● Directions for this task
When you spot the word "name" in a line of the data below, copy that line.

● Given records

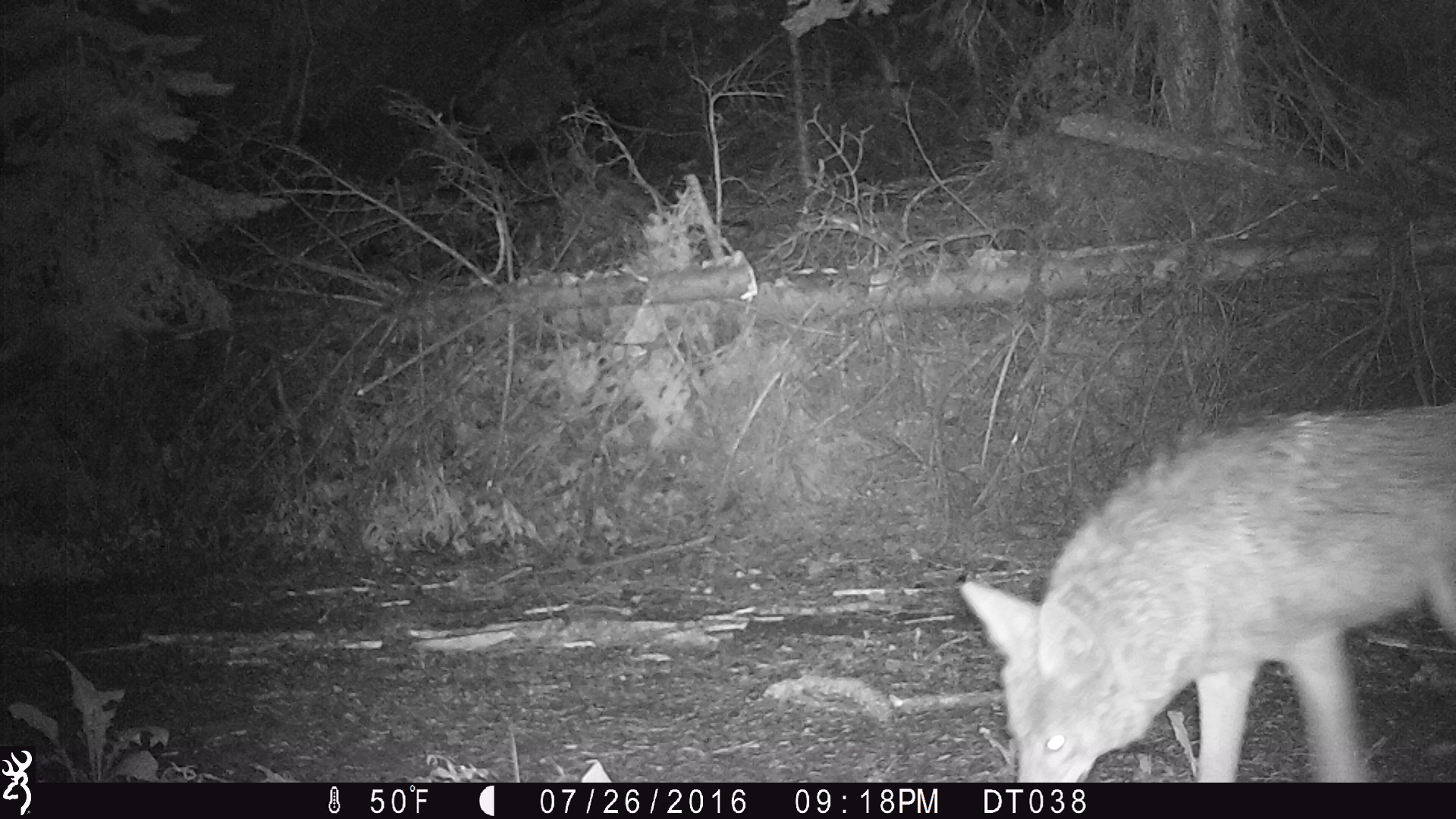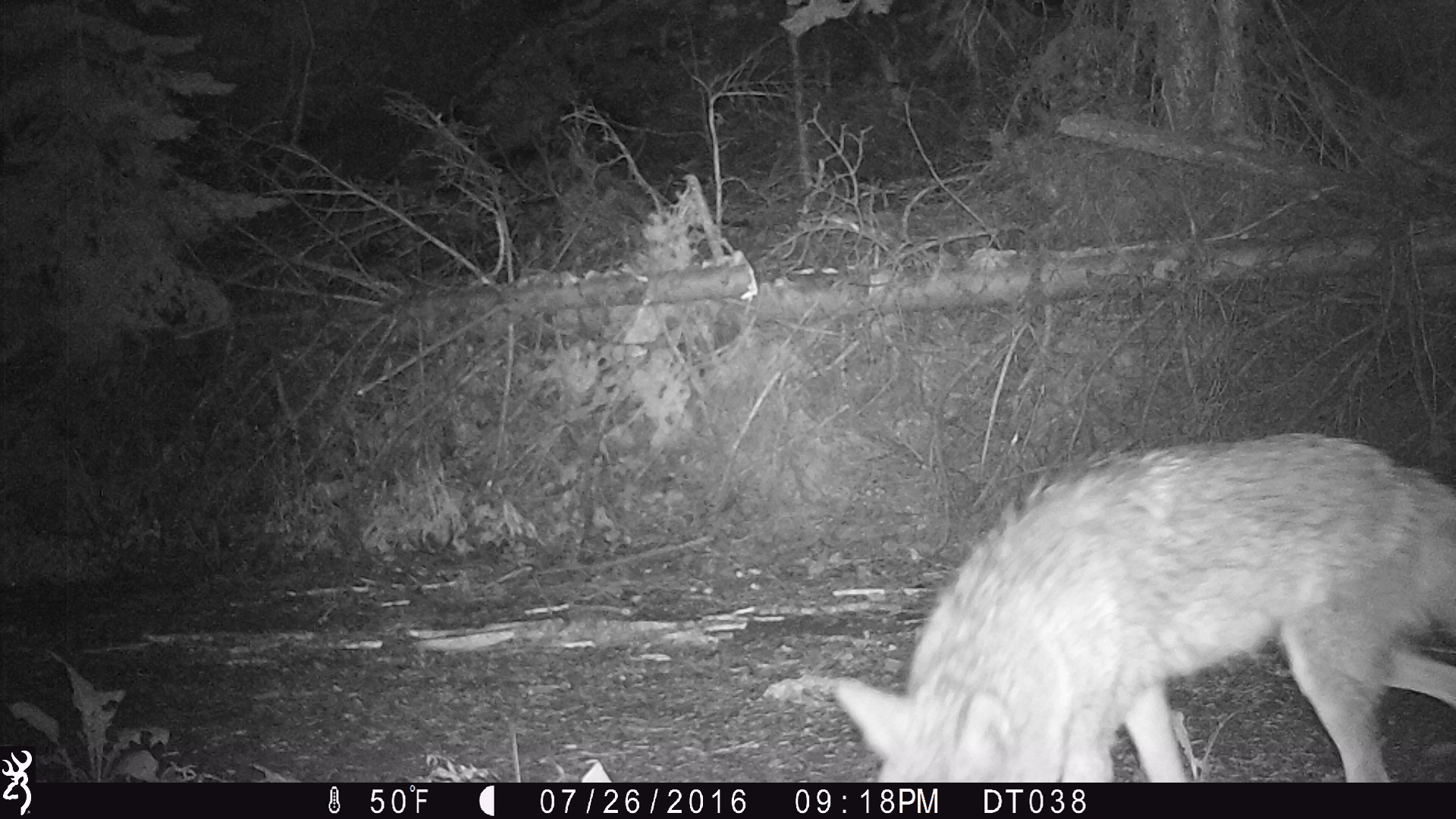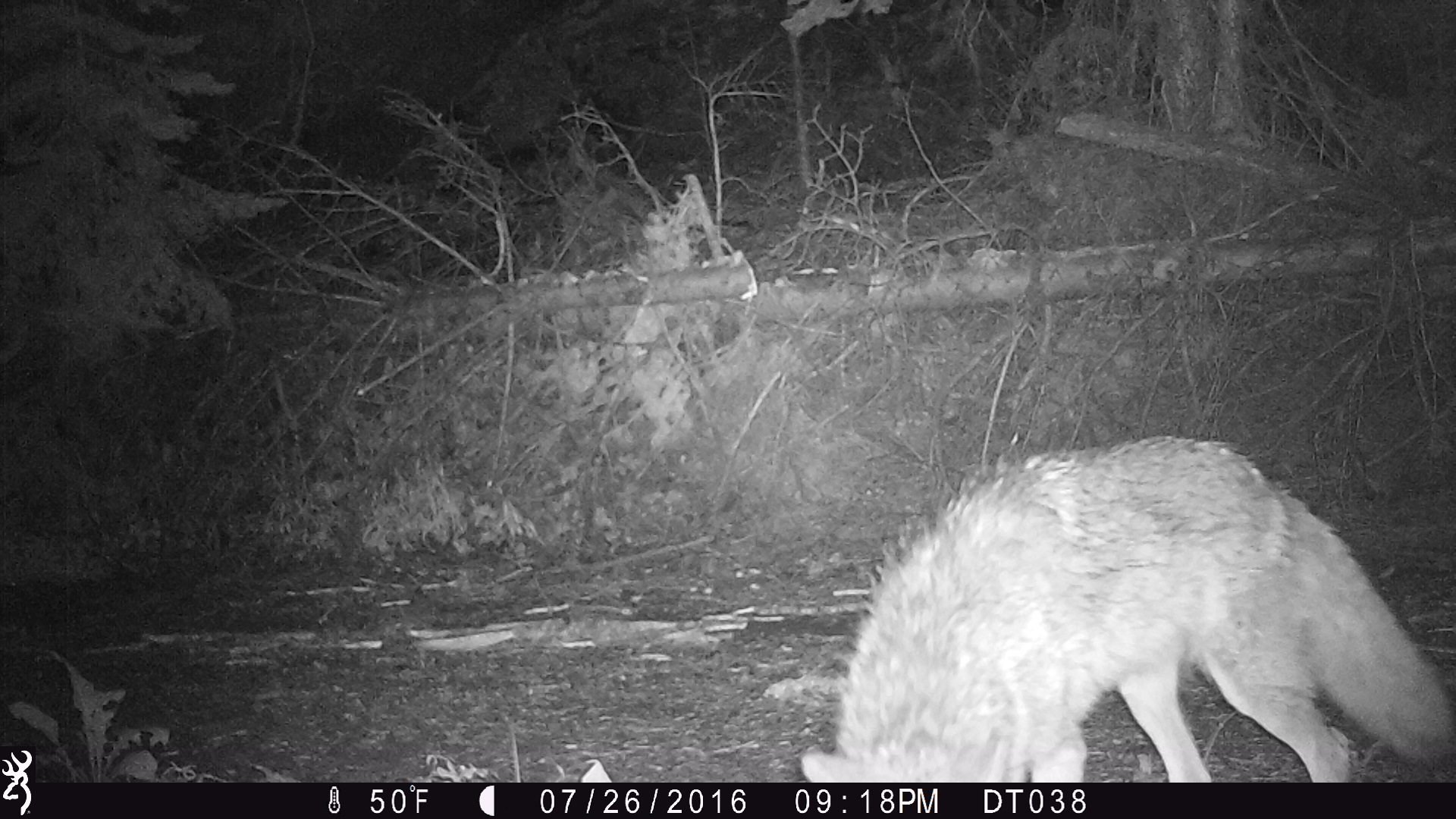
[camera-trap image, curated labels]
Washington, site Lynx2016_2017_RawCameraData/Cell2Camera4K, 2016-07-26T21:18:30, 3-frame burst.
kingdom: Animalia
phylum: Chordata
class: Mammalia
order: Carnivora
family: Canidae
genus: Canis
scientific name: Canis latrans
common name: coyote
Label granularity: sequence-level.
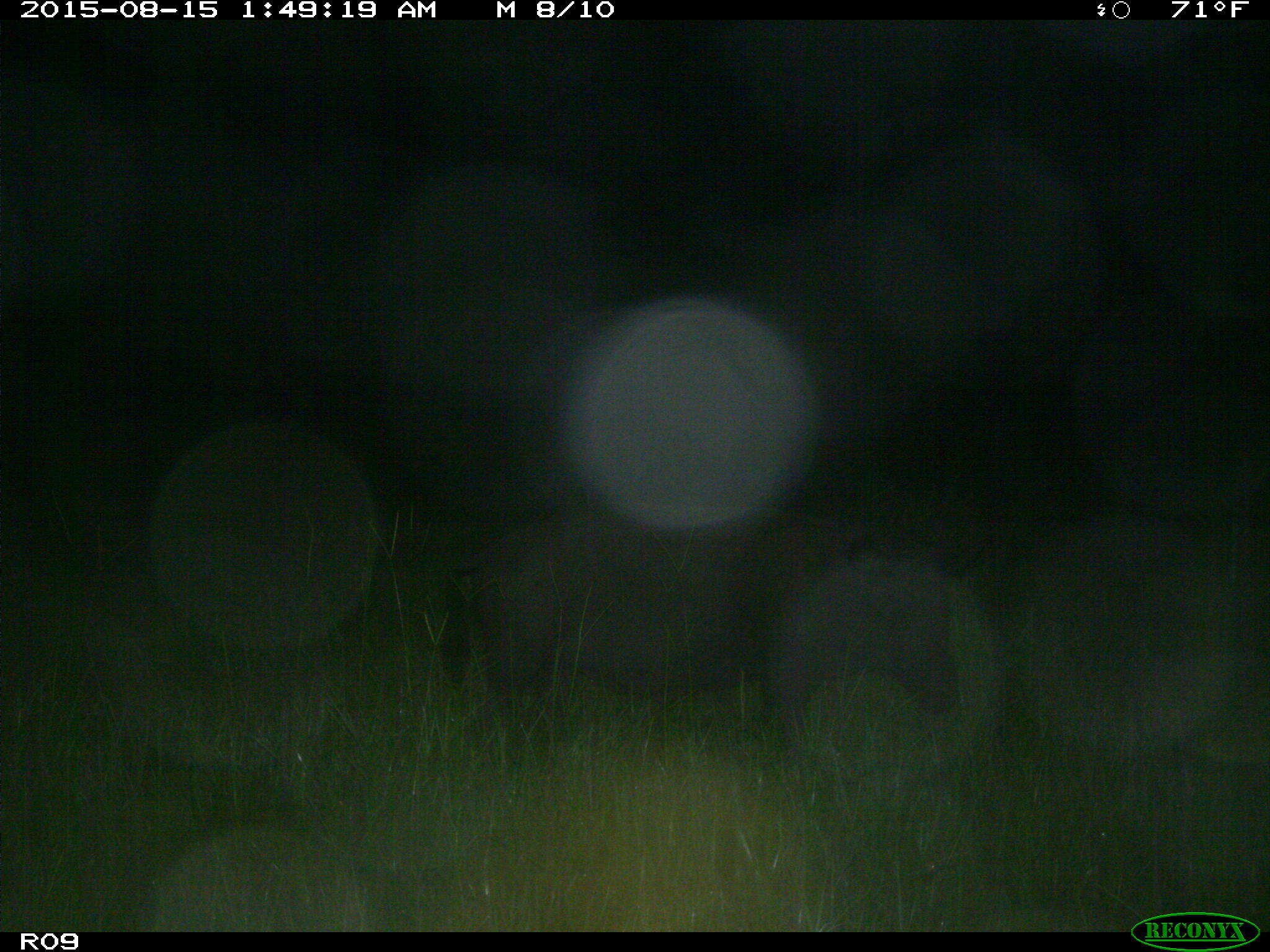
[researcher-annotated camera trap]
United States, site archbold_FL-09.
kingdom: Animalia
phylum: Chordata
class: Mammalia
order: Artiodactyla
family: Suidae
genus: Sus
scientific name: Sus scrofa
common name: wild boar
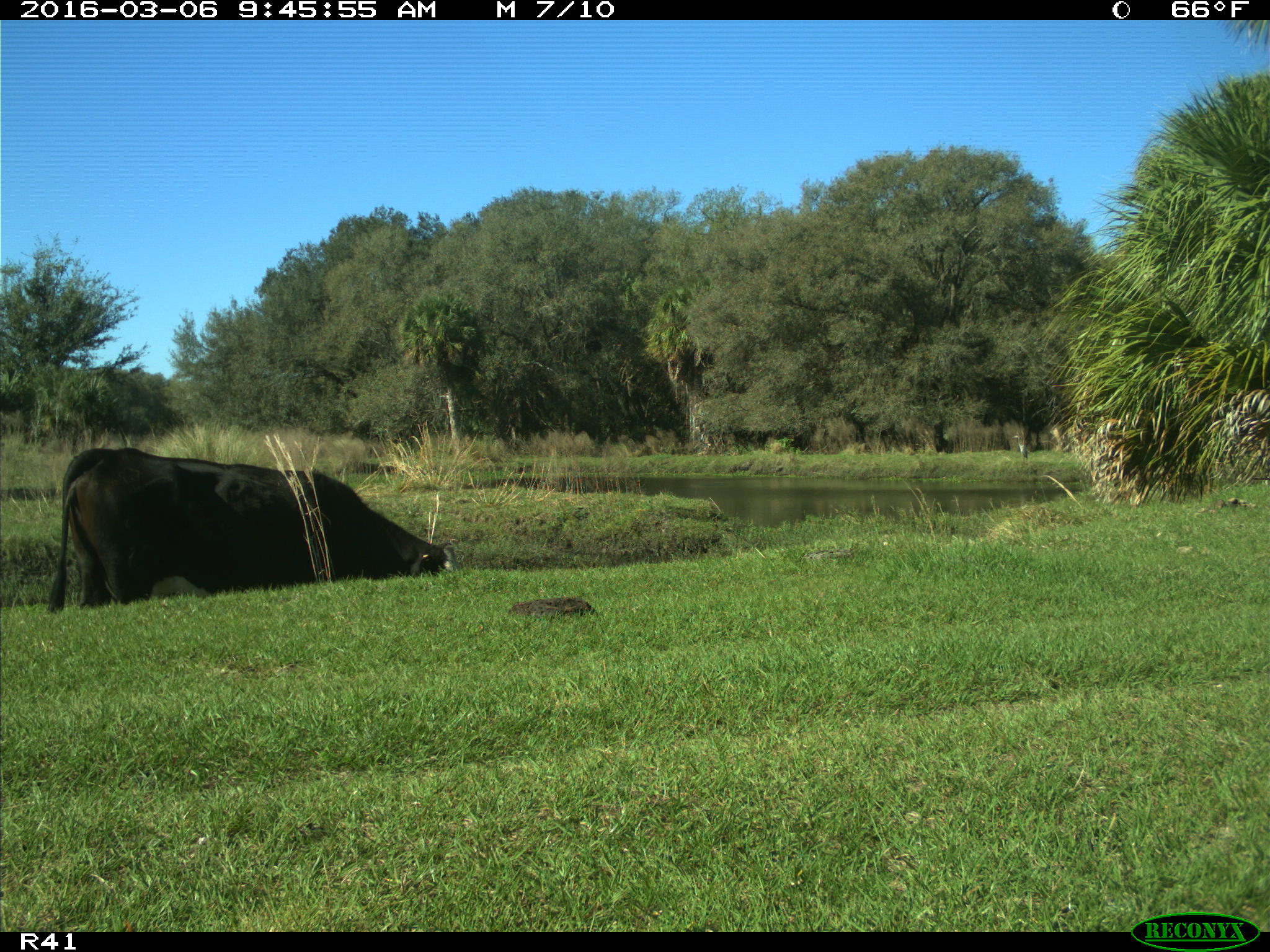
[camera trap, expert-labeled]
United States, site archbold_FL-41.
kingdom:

● Exercise solution
scientific name: Canis latrans
common name: coyote
scientific name: Sus scrofa
common name: wild boar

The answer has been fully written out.